DESCRIÇÃO DO EXERCÍCIO:
Responda com base no texto sobre intolerância religiosa.
(a) Quantos anos tinha Kayllane Campos quando foi agredida?
(b) Como o caso foi registrado?
(c) Segundo Jung, qual é o objetivo da religião como atitude instintiva?

Intolerância Religiosa


Intolerância Religiosa – Caso Kayllane Campos


Este texto é baseado na minha monografia, apresentada em 2017, para obtenção do
título de especialista em Psicologia Junguiana ( IJEP/FACIS ).

Na visão de Carl Gustav Jung, tudo tem uma explicação, um simbolismo que nos une ao
mundo. O próprio tema desta monografia veio de encontro a uma indignação pessoal.
Indignação é a minha motivação pessoal, pois tive a oportunidade de conhecer vários
templos religiosos, na Europa, e observar a história desses conflitos.

O exemplo de intolerância religiosa abordado neste texto é o caso de Kayllane Campos,
uma menina de 11 anos (2015, RJ) que, ao sair de um culto de Candomblé foi vítima de
preconceito religioso e agredida a pedradas por dois homens da religião evangélica.

Esses homens, visivelmente alterados, ostentavam a Bíblia e gritavam frases do tipo: “É
o Diabo; vá para o inferno; Jesus está voltando”. A menina foi atingida na cabeça e
sangrando muito, foi socorrida por familiares e amigos, custando-lhe vários pontos. O
caso foi registrado como lesão corporal, prática e incitação de preconceito religioso.

À luz da Psicologia de Carl Gustav Jung, vamos analisar os motivos da intolerância
religiosa sofrida por Kayllane e as consequências dessa intolerância para a humanidade.

O fenômeno religioso e a espiritualidade são temas importantíssimos na obra de Jung.
Em toda sua obra, visa analisar a relação do homem com a religião. Para Jung, o homem
é um ser Homo Religiosus, onde mente e corpo são partes de um todo inseparável.

Segundo Jung, a religião é uma das expressões mais antigas e universais da alma
humana, é uma atitude instintiva (Arquétipo) com o objetivo de manter o equilíbrio
psíquico. Quanto mais equilibrado, mais facilidade para julgamentos e tomadas de
decisão. Somente uma pessoa equilibrada, refugiada em Deus, consegue fazer
resistência à massa organizada da sociedade.

(Entradas do conjunto de dados)

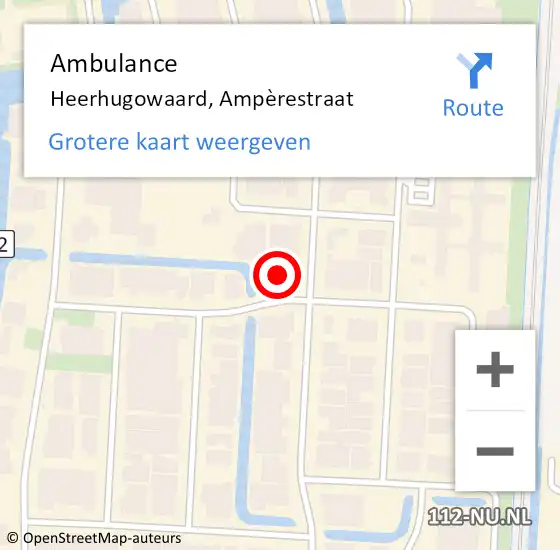 Locatie op kaart van de 112 melding: Ambulance Heerhugowaard, Ampèrestraat op 29 december 2023 14:55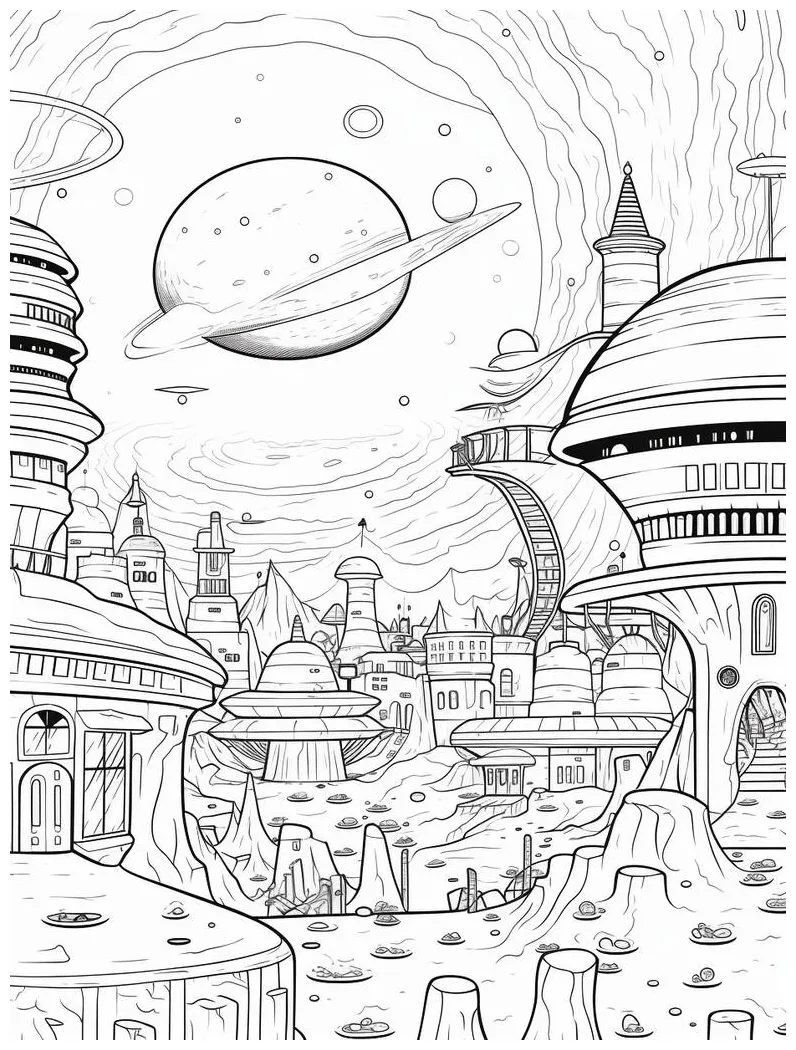 Alien moon free printable coloring page by coloring-collective on
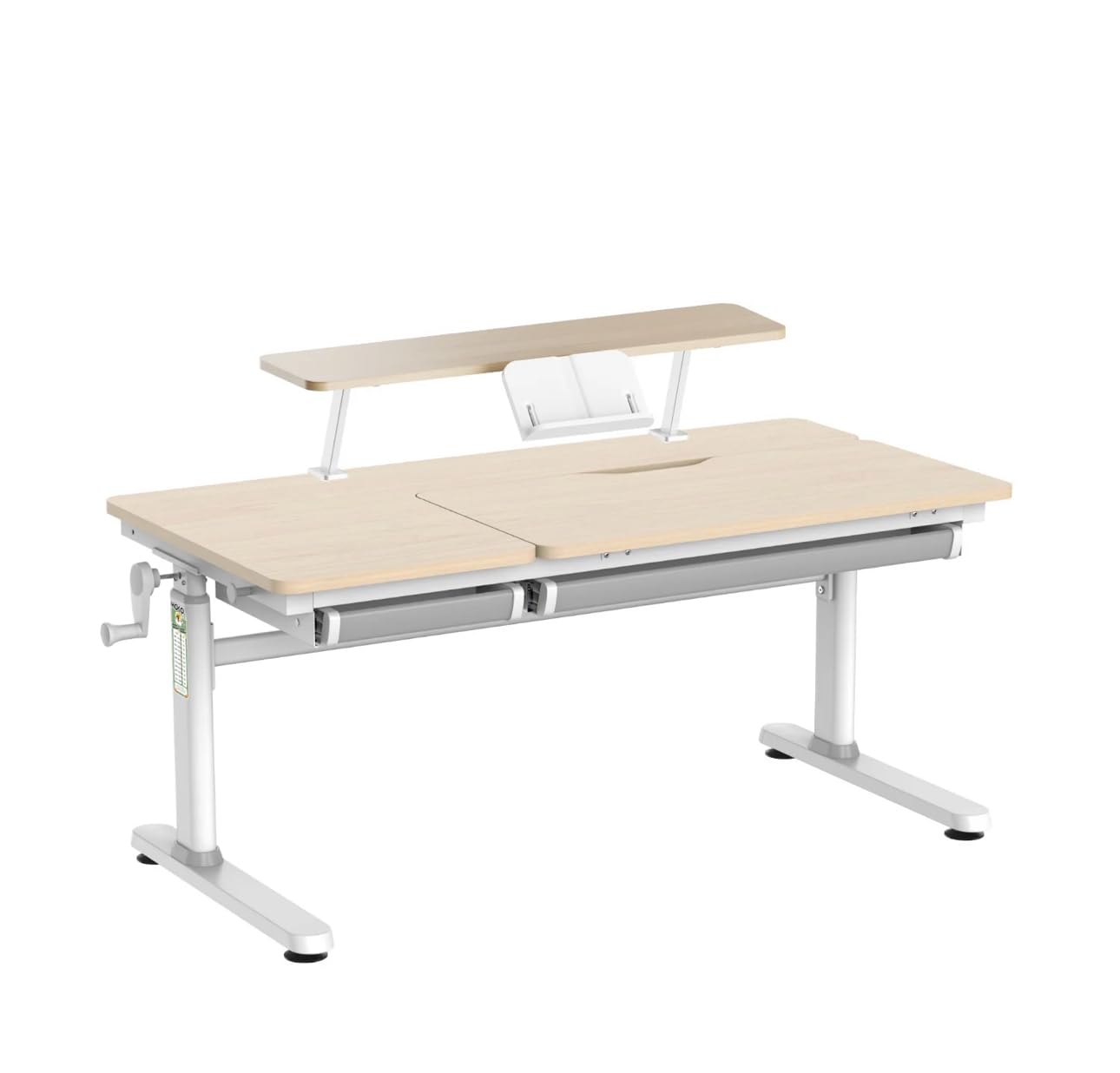 HOKO Ergo-Study-Table COMPAKT Plus, Manuell höhenverstellbar Kinderschreibtisch mit Schreibtischaufsatz mit Neigung Einstellbarer Tischplatte und Butler mit Buch-Halterung (CELIN und ALVO)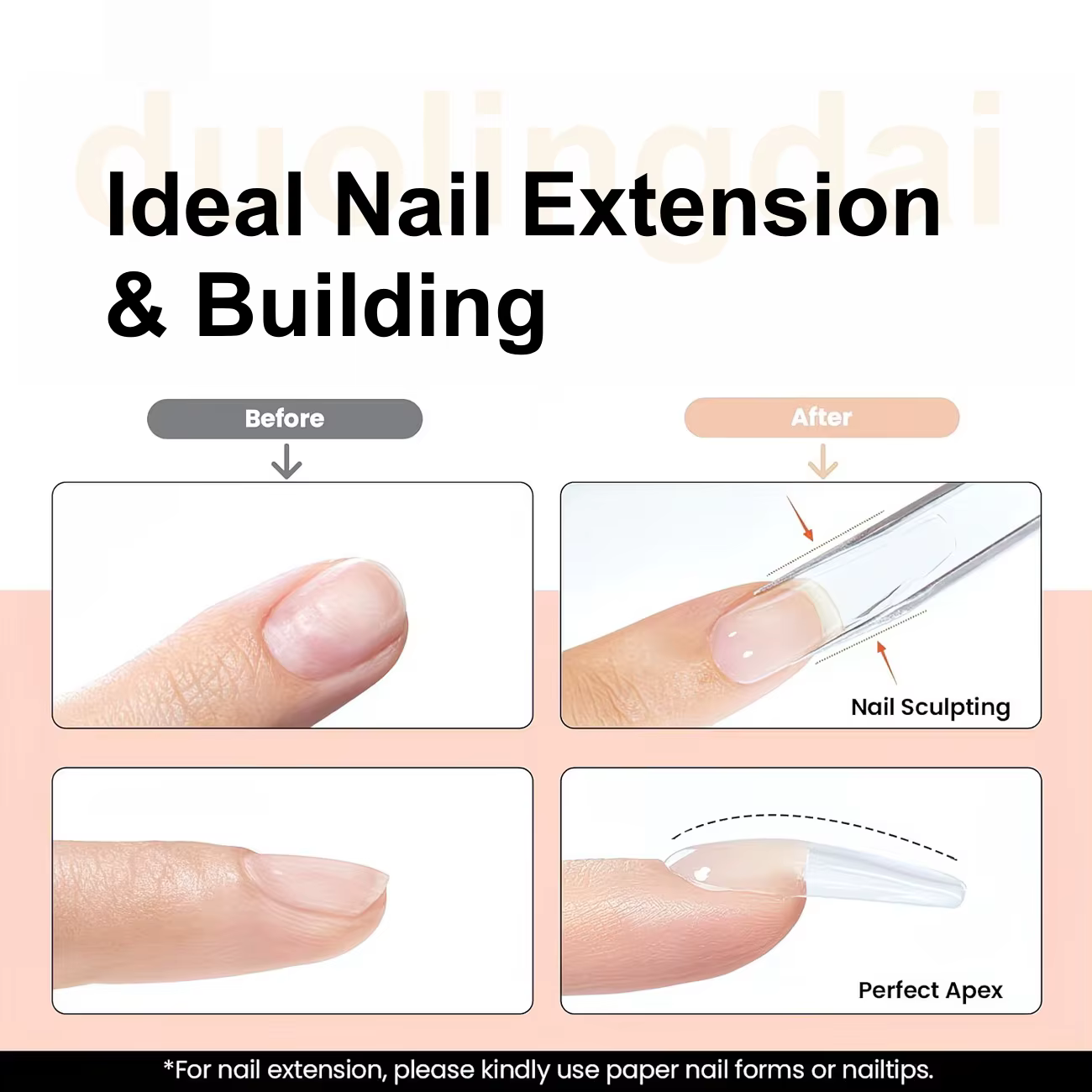 Gel Constructeur Jelly Blanc Nude Rose Haute Dureté pour Extension d'Ongles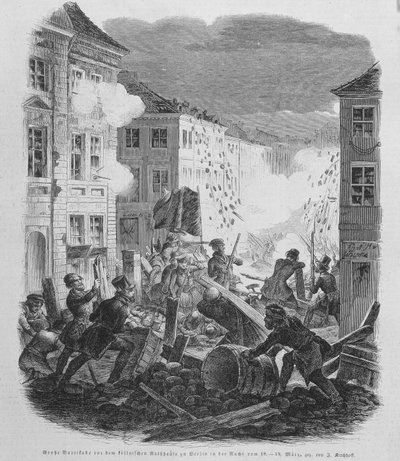 Revolutie van maart 1848: barricade in Berlijn op 19/03/1848 door Unknown artist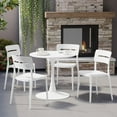 thumbnail image 1 of WestinTrends Playa 5-Piece Outdoor Indoor Round Metal Patio Dining Table Set With Stackable Patio Chairs, White, 1 of 14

ÁREA DE RESPOSTA:
(a) 11 anos.
(b) Como lesão corporal, prática e incitação de preconceito religioso.
(c) Manter o equilíbrio psíquico.